You Can Cut a Ball Into Five Pieces and Reassemble Two of It

Stefan Banach and Alfred Tarski published the result in 1924. Take a solid ball. Cut it into a finite number of pieces — five is enough — and using only rotations and translations, reassemble those pieces into two solid balls, each the same size as the original. No stretching, no overlap, no extra material added. The volume just doubles.

This sounds like it can't be true and isn't, in any physical sense. The pieces aren't shapes you could carve with a knife. They're sets of points so jagged and dispersed that they don't have a measurable volume — they're "non-measurable," in the technical sense.

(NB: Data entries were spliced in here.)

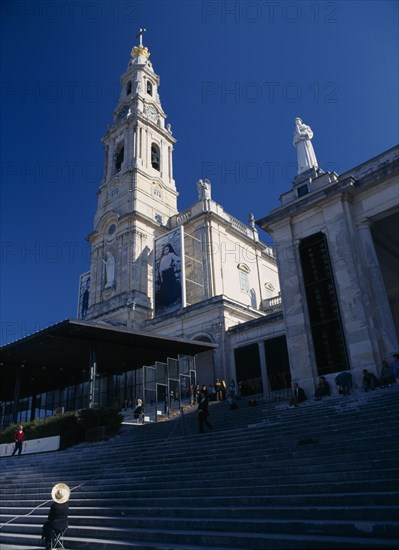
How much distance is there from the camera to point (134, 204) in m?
42.0

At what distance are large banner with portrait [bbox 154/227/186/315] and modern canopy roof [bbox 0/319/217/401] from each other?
601 centimetres

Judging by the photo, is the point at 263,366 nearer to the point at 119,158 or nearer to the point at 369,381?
the point at 369,381

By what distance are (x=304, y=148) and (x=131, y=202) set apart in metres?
22.3

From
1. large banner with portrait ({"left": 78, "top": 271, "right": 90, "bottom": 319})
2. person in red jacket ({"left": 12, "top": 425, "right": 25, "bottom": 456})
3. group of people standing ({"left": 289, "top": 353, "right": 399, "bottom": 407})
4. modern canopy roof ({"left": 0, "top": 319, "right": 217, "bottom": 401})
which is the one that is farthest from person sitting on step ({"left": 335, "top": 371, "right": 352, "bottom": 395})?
large banner with portrait ({"left": 78, "top": 271, "right": 90, "bottom": 319})

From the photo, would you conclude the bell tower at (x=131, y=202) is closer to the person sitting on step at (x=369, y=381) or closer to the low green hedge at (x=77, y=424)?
the low green hedge at (x=77, y=424)

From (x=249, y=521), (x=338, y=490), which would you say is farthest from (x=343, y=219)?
(x=249, y=521)

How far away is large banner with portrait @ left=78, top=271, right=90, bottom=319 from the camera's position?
44.9 m

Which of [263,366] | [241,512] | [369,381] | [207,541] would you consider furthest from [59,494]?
[263,366]

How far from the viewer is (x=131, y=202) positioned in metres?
42.3

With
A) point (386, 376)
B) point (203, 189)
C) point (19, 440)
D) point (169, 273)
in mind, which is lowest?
point (19, 440)

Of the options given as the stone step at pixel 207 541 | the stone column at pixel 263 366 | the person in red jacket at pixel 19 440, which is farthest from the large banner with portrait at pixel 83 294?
the stone step at pixel 207 541

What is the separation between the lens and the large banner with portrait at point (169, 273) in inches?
1350

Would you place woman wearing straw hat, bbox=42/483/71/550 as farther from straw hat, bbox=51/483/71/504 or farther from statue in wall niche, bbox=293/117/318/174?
statue in wall niche, bbox=293/117/318/174

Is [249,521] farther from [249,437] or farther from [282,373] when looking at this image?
[282,373]
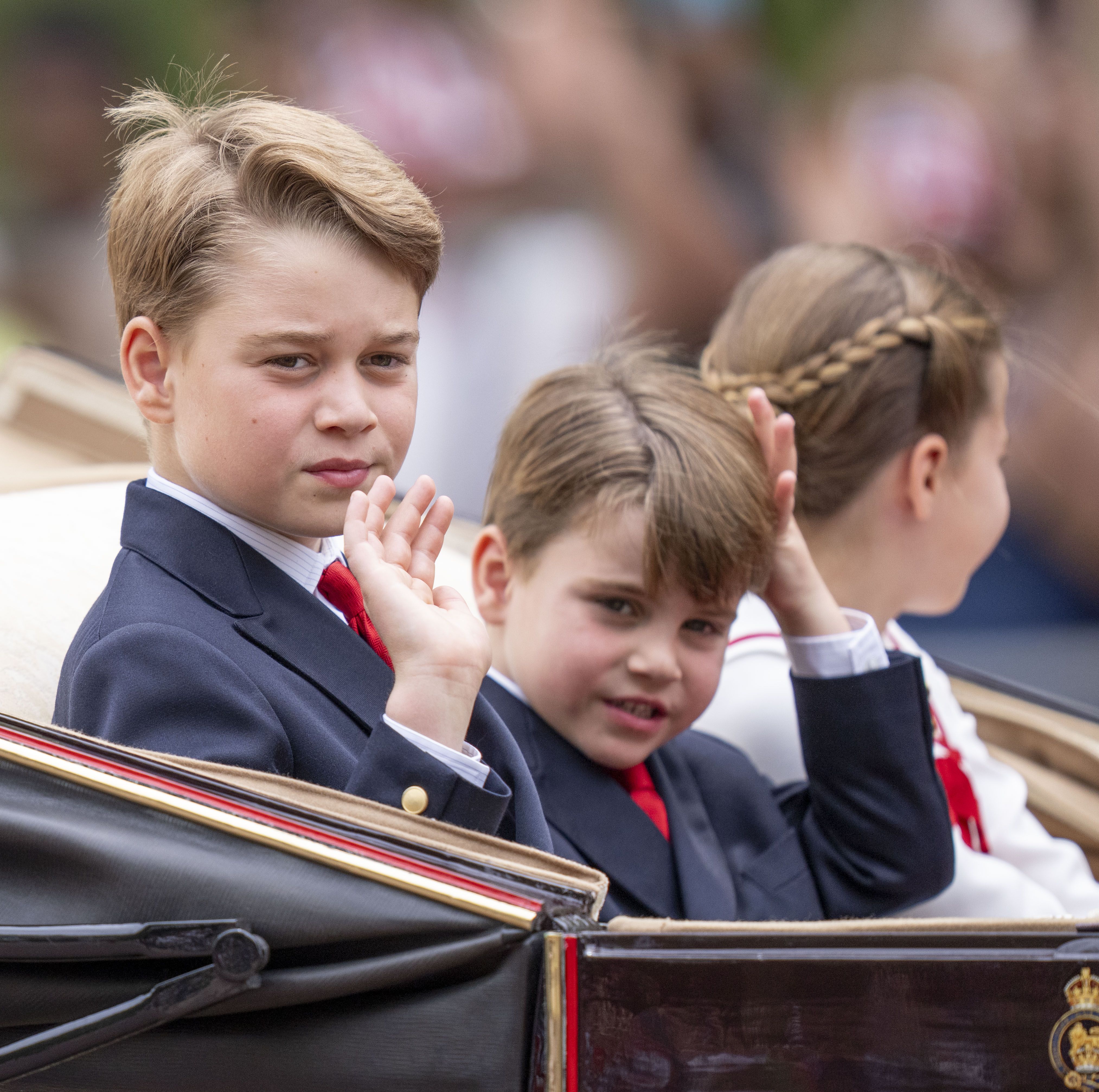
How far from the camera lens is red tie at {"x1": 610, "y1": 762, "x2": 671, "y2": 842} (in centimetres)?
113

The whole construction depends on the Axiom of Choice, the rule of set theory that lets you select one element from each of an infinite collection of sets, even when no procedure for choosing exists.

That axiom is what does the heavy lifting. Without Choice (and with only the weaker axioms ZF + Dependent Choice), you can prove the paradox is not a theorem. With it, you get to assemble these unreal pieces, and once you have them, doubling a ball is a routine consequence of how rotations of three-dimensional space behave.

The paradox is usually presented as a reason to doubt the Axiom of Choice. Most working mathematicians keep Choice anyway, because the alternative throws out enormous amounts of useful analysis along with the weird pieces. Banach-Tarski lives on as the rare result that shows mathematics happily separating itself from physical intuition. A ball can have a definite volume; sums of certain parts of it cannot. The paradox is that nothing has gone wrong — the universe of sets is just bigger and stranger than the universe of solid objects.